++++ TEXTE EXTRAIT ++++
Le personnage de Violetta Valéry est une sorte de palimpseste. Sous la femme légère atteinte de tuberculose, de Verdi et Piave, on trouve bien sûr Marguerite Gauthier, l’héroïne de La Dame aux camélias. Mais celle-ci fut inspirée à Alexandre Dumas fils par une femme bien réelle, Marie Duplessis. Courtisane devenue comtesse, elle eut une vie brève puisqu’elle mourut à l’âge de 23 ans de tuberculose. Une vie riche en amants plus ou moins célèbres comme Franz Liszt ou Dumas lui-même. Si l’on devait s’arrêter là, il n’y aurait pas grand intérêt à évoquer la première couche de ce mille-feuille de personnages, mais Marie Duplessis qui se cultiva au gré de ses liaisons courtoises, a parlé d’elle avec une pertinence qui rejoint notre actualité faite de la juste dénonciation des méfaits du patriarcat sur la vie, la santé et l’intégrité des femmes. En effet, le modèle-source de La Dame aux camélias et de La Traviata, aurait déclaré à son biographe, Frédéric-Romain Vienne : « Est-ce ma faute, à moi, si j’ai perdu, à l’âge de huit ans, ma mère qui m’aurait élevée dans le devoir ? Est-ce ma faute si j’ai été livrée aux hasards du vagabondage ? Est-ce que mes penchants m’avaient prédisposée au libertinage ? Est-ce que j’avais une volonté? Votre conscience serait-elle d’affirmer que les désordres de ma vie ne sont imputables qu’à moi seule ? Avais-je à douze ans comme à quinze la responsabilité de mes actes ? Si la société me condamne, moi je l’accuse, et j’en ai le droit, de n’avoir pas protégé mon inconscience. » Marie, orpheline au père alcoolique, fut élevée par une tante jusqu’à l’âge de 12 ans, puis placée par le père chez un septuagénaire débauché.
++++ LES DONNÉES ++++
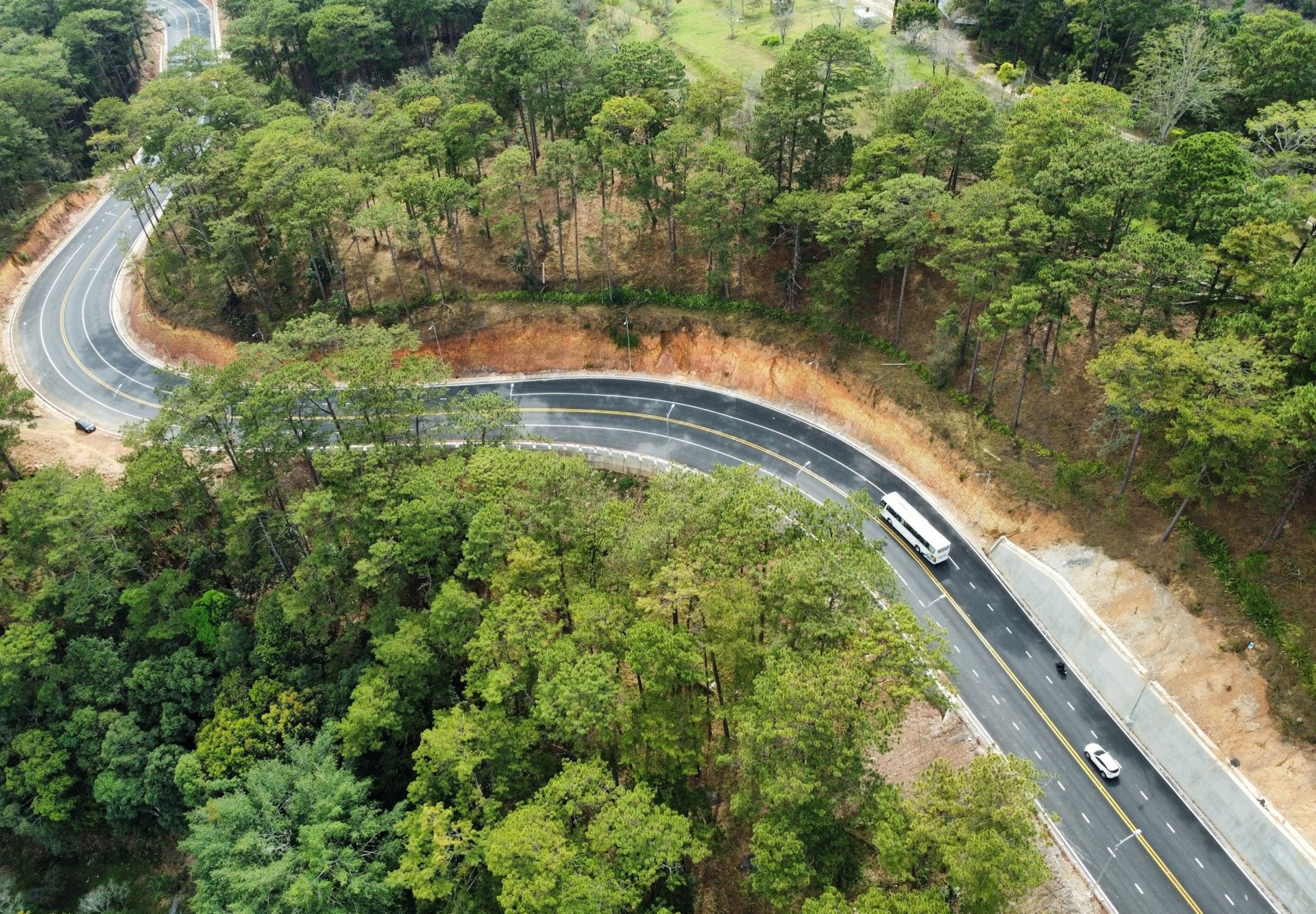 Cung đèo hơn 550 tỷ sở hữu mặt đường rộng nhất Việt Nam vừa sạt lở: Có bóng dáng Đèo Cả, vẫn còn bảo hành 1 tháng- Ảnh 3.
++++
### CONSIGNES DE TRAVAIL
1. D'après le texte sur le personnage de Violetta Valéry, à quel âge Marie Duplessis est-elle morte ?
2. Prolongez le texte sur le personnage de Violetta Valéry en reprenant après sa dernière phrase.
Ces données n'ont aucun lien avec le texte sur le personnage de Violetta Valéry.

### RÉPONSES
1. Marie Duplessis est morte à l'âge de 23 ans.

2.
Le droit d’accuser la société patriarcale et son absence de protection des jeunes filles, voilà bien une revendication éminemment féministe. C’est aussi, s’il en fallait une, une bonne raison de remonter La Traviata qui se jouera, effet de pur hasard, à quelques rues d’un palais de justice où se tient le procès de la domination masculine et de la culture du viol. La chose gagne encore en pertinence du fait que la mise en scène sera assurée par une femme, en la personne de la franco-suisse Chloé Lechat, passée par l’École supérieure d’art dramatique du Théâtre national de Strasbourg sous la direction de Stéphane Braunschweig. La dimension sociale voire politique du drame a atteint Chloé Lechat : « L’écrivain [Dumas] a fait de Marie Duplessis ce que la société, avant tout masculine et patriarcale, projetait sur elle. Dans La Traviata, me touche ce qui a dû frapper personnellement Verdi à son époque : l’hypocrisie d’une société tout entière. » La « dévoyée » du titre de l’œuvre devient une image défigurée par le regard dominant.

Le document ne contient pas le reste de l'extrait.